On July 7, 1986, Joseph Seedman filed this action in California Superior Court against multiple defendants alleging eight causes of action including a federal RICO claim based primarily on breach of an agreement to buy certain assets. On October 6, 1986, defendants removed the complaint to federal court.

On November 6, 1986, the district court sua sponte remanded the case to state court on the ground that the removal petition was untimely. One month later, respondents filed a second removal petition *414claiming the earlier remand order was erroneous. The remand order had already been certified to the state court. Petitioner filed a motion for remand, but the court denied that motion, vacated its earlier remand order, and granted the second removal petition. The court concluded its initial order was based on a clerical error, and removal was proper.

Seedman then petitioned this court for a writ of mandamus claiming the district court lacked jurisdiction to vacate its earlier remand order. On July 7, 1987, this panel denied the writ. Seedman subsequently filed a motion for rehearing. We now grant petitioner’s motion for rehearing and grant the writ.

28 U.S.C. § 1447(c) requires a district court to remand a case to state court when it determines the case was improvidently removed. Remand orders based on section 1447(c) are unreviewable on “appeal or otherwise.” 28 U.S.C. § 1447(d).

This language has been universally construed to preclude not only appellate review but also reconsideration by the district court. Once a district court certifies a remand order to state court it is divested of jurisdiction and can take no further action on the case. See New Orleans Pub. Serv., Inc. v. Majoue, 802 F.2d 166, 167 (5th Cir.1986) (per curiam); Pelleport Investors, Inc. v. Budco Quality Theatres, Inc., 741 F.2d 273, 279 n. 3 (9th Cir.1984); Three J Farms, Inc. v. Alton Box Board Co., 609 F.2d 112, 115 (4th Cir.1979); Federal Deposit Insurance Corp. v. Santiago Plaza, 598 F.2d 634, 636 (1st Cir.1979) (per curiam); 14A C. Wright, A. Miller, E. Cooper, Federal Practice & Proc. § 3739, at 589 (1985).
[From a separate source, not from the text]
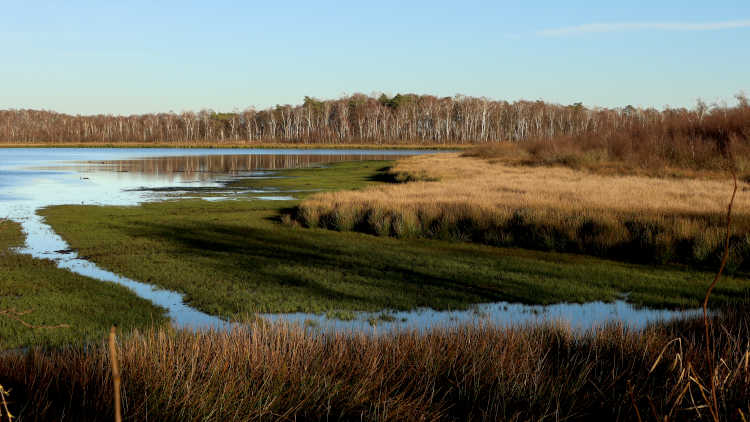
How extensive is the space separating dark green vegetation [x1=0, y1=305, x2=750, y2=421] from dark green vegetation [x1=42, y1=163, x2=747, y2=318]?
4592 millimetres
Contrary to respondent’s position, a second removal petition based on the same grounds does not “reinvest” the court’s jurisdiction. See Federal Deposit Insurance Corp., 598 F.2d at 636. A remand order returns the case to the state courts and the federal court has no power to retrieve it. As the statute makes clear, if the remand order is based on section 1447(c), a district court has no power to correct or vacate it. Id.

Respondent argues that our decision in Buey v. Nevada Const. Co., 125 F.2d 213 (9th Cir.1942) allows a district court to correct erroneous remand orders. Buey held only that a court may correct an error before the order is certified to the state court. We stated in Buey that it was doubtful a court could vacate a remand order after certification. Id. at 217-18. We now so hold: after certification to the state court a federal court cannot vacate a remand order issued under section 1447(c).
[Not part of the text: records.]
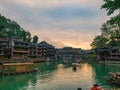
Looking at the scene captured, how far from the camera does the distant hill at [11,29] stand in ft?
448

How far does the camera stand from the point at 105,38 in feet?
473

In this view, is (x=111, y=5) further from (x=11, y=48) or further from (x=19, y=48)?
(x=19, y=48)

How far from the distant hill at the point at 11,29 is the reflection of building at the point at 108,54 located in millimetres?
44741

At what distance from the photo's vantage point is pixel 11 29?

Relying on Thermtron Prods., Inc. v. Hermansdorfer, 423 U.S. 336, 96 S.Ct. 584, 46 L.Ed.2d 542 (1976), respondent argues this case was not remanded pursuant to section 1447(c) and is therefore reviewable. In Thermtron, the Court held that section 1447(d) did not preclude review of remand orders “issued on grounds not authorized by § 1447(c).” Id. at 343, 96 S.Ct. at 589. Here the court’s order was based on § 1447(c) since the court determined that the removal had been improvidently granted because the petition was untimely. See Clorox Co. v. United States District Court, 779 F.2d 517, 520 (9th Cir.1985); Wilkins v. Rogers, 581 F.2d 399, 403 (4th Cir.1978). This is true regardless of whether the order was premised on a clerical error.
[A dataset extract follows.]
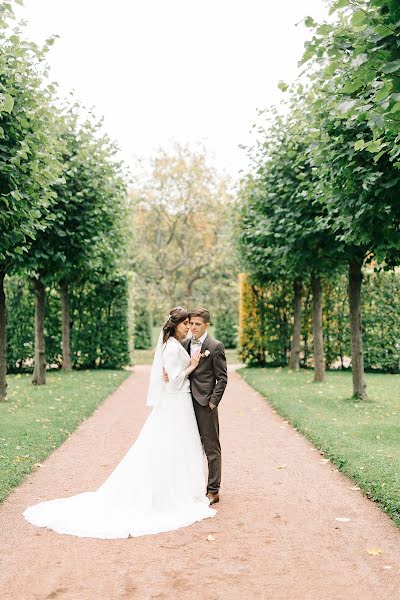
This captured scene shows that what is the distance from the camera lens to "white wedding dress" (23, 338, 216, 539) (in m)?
5.98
Mandamus is reserved for extraordinary circumstances. See Kerr v. United States District Court, 426 U.S. 394, 402, 96 S.Ct. 2119, 2124, 48 L.Ed.2d 725 (1976). Such circumstances are present here. Petitioner has no other avenue of relief; unless the writ issues he will be prejudiced in a way not correctable on appeal since he will have been forced to endure proceedings in a court that lacks jurisdiction; the district’s order is clearly erroneous as a matter of law since the court had no jurisdiction to vacate its earlier remand order. See Bauman v. United States District Court, 557 F.2d 650, 654-55 (9th Cir.1977).

The writ is granted. The district court shall remand this case to the California state court.